Le Tribunal de commerce de Bobigny, par jugement du 11 février 2025, a statué sur les conséquences de l’inexécution de deux contrats de crédit-bail mobilier. Le preneur, défaillant, n’a pas réglé les échéances à compter d’avril 2024 malgré une mise en demeure. Le bailleur a alors assigné en justice pour obtenir la résiliation, le paiement des sommes dues et la restitution des biens. Le défendeur, non comparant, n’a produit aucune conclusion. Le tribunal, saisissant la question de l’effectivité des clauses contractuelles en cas de défaillance, a fait droit aux demandes du bailleur. Cette décision illustre le contrôle opéré par le juge sur la mise en œuvre des stipulations conventionnelles.

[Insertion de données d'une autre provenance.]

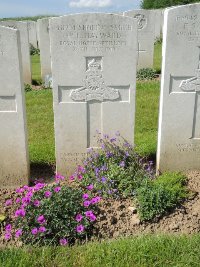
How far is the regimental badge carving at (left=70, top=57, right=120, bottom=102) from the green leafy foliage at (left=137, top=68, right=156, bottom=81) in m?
6.19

**La sanction judiciaire de l’inexécution contractuelle**
Le tribunal constate d’abord la réalité de l’inexécution. Il relève que « les échéances n’ont pas été réglées à partir d’avril 2024 » malgré une lettre recommandée de mise en demeure. Cette carence est établie par les pièces versées aux débats. L’article 1103 du code civil, invoqué, rappelle la force obligatoire du contrat. La défaillance du preneur est ainsi caractérisée. Elle ouvre la voie à l’application des clauses prévues pour ce cas. Le juge procède à un examen attentif des conditions générales. Il en vérifie l’acceptation formelle par les parties. Le défendeur, en ne contestant pas, admet implicitement leur opposabilité. La régularité de la procédure de résiliation est également contrôlée. La lettre de résiliation recommandée, bien que non retirée, est considérée comme valide. Le tribunal valide ainsi le déclenchement des mécanismes contractuels de sanction.
**Le contrôle de l’équilibre des clauses indemnitaires**
Le juge opère ensuite un contrôle sur le contenu des stipulations appliquées. Il accueille la demande de paiement des loyers impayés et à échoir. Les intérêts conventionnels de 1,25% mensuels sont retenus. Le tribunal valide même l’application de l’anatocisme, prévu à l’article 1343-2 du code civil. La clause pénale de 10% sur les loyers à échoir est également appliquée. Le juge précise toutefois que cette pénalité portera intérêt au taux légal, et non conventionnel. Cette distinction atteste d’un examen différencié. L’indemnité de jouissance, égale au dernier loyer, est accordée jusqu’à la restitution effective du bien. L’autorisation d’appréhender le matériel est prononcée. Enfin, le tribunal modère la demande sur le fondement de l’article 700 du code de procédure civile. Il alloue 1 000 euros au lieu des 2 500 euros sollicités. Cette réduction manifeste un pouvoir d’appréciation. Elle vise à préserver un équilibre entre les parties malgré la défaillance caractérisée.